Wednesday, 2 July 2025

Review: The Crimson Cryptogram

The Crimson Cryptogram The Crimson Cryptogram by Fergus W. Hume
My rating: 4 of 5 stars

While there's plenty of detective work going on from the amateur detectives here (the police are hardly involved and dismissed out of hand as incompetent), it doesn't ultimately lead to the solution to the mystery. That comes through a combination of fortunate coincidence (discovering a key piece of evidence by total chance) and the confession of the criminal, which weakens the ending and makes it a disappointment to me.

Where it is stronger is in everything leading up to the end. The protagonist is a doctor, just trying to establish himself in his first practice, and he's assisted by his flatmate, a reporter. The doctor falls in love with the widow ((view spoiler)) of the murdered man and wants to help her. Because he doesn't have many patients yet, he's able to take the time to do so, which is an improvement on the usual "superhero job" phenomenon, where an amateur detective theoretically has a job, but in practice spends all their time solving the mystery.

The relationship between the doctor and the woman is developed over time, rather than being the usual instant thin romance, so points for that. The doctor is brave, determined, clever, and works hard on the solution, not being afraid to confront the various ne'er-do-wells associated with the victim, who was a dissolute gambler and all-round no-goodnik.
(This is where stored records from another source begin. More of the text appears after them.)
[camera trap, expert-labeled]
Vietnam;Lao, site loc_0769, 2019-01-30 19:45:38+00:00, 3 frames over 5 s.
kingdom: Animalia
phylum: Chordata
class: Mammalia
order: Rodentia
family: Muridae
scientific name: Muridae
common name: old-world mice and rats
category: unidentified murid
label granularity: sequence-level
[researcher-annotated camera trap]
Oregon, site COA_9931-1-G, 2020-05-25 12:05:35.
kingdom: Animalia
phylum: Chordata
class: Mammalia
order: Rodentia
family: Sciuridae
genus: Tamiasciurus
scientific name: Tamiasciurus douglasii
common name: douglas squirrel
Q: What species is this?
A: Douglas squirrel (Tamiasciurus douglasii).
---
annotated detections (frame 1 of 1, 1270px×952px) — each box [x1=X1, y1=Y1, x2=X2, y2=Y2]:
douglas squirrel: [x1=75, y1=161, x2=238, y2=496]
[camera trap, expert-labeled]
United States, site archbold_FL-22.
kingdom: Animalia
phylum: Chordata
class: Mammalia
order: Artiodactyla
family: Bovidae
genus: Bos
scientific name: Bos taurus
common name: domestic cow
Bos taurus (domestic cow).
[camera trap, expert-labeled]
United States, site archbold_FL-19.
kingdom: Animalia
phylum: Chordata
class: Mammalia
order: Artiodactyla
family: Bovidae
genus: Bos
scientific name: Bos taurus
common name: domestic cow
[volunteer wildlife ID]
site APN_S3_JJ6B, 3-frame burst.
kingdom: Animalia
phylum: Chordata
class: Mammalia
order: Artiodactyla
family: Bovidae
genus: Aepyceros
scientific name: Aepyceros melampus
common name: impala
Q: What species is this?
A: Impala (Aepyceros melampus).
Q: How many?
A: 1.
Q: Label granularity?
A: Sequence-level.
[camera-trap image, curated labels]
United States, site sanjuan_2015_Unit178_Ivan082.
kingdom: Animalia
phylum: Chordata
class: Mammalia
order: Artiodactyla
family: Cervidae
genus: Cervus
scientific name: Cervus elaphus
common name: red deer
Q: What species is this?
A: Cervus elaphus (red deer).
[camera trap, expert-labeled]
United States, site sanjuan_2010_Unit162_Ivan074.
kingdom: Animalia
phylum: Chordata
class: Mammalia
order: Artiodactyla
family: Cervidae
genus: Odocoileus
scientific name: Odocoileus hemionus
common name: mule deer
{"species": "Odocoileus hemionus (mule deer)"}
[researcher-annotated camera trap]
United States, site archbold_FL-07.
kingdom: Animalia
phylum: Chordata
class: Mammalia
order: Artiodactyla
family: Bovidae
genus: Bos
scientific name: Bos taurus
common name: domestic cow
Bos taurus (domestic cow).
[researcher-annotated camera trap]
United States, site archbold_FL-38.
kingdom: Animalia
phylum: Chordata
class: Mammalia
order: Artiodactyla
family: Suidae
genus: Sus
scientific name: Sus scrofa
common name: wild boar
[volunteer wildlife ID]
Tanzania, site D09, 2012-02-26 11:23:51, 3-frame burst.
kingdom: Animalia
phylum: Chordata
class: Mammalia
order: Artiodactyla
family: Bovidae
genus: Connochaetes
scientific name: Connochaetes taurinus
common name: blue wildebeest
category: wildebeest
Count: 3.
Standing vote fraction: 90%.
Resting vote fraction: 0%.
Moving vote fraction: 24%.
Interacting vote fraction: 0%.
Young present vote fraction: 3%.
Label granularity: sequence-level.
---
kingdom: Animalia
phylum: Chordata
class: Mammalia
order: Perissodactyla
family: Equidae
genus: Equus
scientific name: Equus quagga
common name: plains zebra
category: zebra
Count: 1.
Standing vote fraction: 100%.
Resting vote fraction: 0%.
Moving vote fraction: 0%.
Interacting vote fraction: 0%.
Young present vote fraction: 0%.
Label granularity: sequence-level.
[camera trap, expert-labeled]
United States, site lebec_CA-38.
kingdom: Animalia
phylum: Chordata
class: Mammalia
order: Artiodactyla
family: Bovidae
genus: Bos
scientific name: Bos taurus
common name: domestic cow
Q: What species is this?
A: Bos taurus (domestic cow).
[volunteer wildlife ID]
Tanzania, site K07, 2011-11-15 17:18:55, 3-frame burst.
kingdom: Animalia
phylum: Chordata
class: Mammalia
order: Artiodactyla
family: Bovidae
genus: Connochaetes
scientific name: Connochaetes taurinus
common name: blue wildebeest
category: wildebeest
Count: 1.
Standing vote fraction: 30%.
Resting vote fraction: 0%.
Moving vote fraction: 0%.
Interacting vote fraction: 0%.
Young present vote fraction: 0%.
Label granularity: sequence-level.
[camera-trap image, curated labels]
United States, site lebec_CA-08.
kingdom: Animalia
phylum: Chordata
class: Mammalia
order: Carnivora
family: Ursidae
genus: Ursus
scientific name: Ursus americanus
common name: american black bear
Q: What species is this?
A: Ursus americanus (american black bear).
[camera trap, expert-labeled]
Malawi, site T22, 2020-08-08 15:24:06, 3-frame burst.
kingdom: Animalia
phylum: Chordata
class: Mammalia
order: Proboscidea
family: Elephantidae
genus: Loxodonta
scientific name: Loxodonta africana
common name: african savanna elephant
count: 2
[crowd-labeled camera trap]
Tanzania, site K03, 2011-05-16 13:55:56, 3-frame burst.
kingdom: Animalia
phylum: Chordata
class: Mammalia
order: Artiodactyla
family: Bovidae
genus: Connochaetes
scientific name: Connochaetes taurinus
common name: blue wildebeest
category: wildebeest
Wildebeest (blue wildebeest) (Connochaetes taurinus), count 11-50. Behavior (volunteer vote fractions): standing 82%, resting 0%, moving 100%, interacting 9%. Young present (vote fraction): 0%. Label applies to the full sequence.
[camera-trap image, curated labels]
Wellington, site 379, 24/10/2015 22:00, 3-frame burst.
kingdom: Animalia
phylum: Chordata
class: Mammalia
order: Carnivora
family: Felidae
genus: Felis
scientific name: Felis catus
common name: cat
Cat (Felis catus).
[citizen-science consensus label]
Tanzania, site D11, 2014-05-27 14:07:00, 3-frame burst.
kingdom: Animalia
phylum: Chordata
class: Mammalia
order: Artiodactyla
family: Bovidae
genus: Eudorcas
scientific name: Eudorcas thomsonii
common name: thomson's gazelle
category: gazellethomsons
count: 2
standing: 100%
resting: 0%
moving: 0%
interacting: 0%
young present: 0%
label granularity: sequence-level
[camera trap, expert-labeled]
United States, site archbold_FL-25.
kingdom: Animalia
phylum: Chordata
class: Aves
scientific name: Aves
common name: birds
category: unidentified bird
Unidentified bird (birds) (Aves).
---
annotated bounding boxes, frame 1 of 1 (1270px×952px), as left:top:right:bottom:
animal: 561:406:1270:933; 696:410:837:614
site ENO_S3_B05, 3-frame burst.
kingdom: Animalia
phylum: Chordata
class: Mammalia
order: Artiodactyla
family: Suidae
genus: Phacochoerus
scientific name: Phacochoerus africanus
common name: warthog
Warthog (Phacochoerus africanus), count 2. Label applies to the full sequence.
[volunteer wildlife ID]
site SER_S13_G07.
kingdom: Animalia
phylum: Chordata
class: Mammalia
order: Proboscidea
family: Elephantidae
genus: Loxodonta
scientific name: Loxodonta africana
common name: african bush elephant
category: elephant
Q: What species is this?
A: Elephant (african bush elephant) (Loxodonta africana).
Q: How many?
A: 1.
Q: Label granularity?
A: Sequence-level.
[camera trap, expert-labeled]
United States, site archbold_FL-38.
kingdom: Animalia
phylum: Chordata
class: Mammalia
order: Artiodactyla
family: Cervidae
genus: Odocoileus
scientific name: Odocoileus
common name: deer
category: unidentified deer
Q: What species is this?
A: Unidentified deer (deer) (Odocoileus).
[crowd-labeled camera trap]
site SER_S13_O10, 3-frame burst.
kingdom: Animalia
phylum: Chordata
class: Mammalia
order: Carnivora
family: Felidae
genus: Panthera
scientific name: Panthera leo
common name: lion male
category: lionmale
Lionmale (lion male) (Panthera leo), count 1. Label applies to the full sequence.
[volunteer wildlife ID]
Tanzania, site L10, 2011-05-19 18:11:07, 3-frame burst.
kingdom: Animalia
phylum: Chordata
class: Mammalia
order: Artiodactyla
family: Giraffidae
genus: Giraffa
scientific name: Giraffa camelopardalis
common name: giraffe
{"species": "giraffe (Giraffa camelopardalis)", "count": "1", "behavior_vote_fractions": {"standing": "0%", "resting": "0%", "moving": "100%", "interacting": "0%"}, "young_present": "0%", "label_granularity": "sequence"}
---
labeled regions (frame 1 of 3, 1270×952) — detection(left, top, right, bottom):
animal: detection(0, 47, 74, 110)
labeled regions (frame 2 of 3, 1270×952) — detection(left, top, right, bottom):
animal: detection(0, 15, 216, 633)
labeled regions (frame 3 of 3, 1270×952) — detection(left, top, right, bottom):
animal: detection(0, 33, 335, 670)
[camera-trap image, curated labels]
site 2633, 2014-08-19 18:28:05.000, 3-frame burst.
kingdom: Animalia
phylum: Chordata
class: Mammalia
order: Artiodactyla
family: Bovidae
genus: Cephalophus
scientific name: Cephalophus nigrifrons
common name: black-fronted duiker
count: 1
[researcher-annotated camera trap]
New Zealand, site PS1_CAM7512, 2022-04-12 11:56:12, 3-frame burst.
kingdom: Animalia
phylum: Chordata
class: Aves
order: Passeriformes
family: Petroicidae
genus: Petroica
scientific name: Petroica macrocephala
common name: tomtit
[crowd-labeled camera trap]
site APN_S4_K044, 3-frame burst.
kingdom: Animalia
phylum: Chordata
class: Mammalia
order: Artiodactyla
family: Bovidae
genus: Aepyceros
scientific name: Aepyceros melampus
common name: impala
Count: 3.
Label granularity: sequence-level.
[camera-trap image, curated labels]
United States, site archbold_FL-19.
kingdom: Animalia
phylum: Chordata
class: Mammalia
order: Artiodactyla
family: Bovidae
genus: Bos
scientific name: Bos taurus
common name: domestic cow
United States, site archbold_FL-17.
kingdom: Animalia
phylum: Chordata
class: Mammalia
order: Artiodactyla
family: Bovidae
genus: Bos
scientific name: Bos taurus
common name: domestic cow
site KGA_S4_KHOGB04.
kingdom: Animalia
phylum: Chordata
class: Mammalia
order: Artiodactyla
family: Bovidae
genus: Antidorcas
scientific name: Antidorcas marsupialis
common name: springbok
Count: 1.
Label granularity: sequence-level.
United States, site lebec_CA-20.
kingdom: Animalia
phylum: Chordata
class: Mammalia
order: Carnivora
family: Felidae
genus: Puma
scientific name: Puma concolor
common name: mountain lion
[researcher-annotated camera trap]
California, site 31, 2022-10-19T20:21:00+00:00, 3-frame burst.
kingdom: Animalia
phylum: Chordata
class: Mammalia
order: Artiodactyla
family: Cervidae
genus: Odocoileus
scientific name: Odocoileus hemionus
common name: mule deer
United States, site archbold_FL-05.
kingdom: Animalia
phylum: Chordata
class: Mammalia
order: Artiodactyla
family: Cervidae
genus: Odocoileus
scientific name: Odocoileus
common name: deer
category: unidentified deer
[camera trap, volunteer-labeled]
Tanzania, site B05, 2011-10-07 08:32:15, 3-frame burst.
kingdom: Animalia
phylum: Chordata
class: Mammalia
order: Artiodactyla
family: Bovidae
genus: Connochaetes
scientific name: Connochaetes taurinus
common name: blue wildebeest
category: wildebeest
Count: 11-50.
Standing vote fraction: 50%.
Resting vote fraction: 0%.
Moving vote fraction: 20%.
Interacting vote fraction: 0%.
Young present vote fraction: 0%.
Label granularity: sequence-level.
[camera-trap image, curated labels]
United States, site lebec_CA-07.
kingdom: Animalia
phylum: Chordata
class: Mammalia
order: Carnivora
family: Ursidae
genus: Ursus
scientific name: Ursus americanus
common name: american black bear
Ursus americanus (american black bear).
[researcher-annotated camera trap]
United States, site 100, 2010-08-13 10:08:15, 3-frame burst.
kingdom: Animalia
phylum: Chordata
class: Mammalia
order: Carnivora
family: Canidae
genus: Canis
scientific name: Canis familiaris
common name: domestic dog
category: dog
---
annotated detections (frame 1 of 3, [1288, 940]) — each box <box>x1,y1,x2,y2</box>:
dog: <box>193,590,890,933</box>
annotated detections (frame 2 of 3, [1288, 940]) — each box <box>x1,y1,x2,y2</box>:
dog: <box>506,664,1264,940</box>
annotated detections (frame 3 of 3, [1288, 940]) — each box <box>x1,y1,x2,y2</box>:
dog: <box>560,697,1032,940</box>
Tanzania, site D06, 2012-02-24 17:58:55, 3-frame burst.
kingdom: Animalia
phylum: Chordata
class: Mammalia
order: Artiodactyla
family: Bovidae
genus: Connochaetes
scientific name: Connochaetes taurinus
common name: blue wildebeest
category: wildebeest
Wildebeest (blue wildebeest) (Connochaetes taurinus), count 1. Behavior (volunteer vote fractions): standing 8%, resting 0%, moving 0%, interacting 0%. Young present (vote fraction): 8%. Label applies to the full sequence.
His cousin the weaselly lawyer is also well characterized. As a novel, it's pretty good. As a mystery, ultimately disappointing.

The cryptogram of the title is something the victim writes on his arm in his own blood; it's solved relatively easily, and ends up being a herring of unusually literal redness. Also, it would have been much easier to understand how the cryptogram worked if we had been given a diagram of the solution grid. It's unimportant, though, just a bit of colour (again, literally).

Taking the rough with the smooth, it's just barely a recommendation, in the lowest tier of my annual list. But it is a recommendation.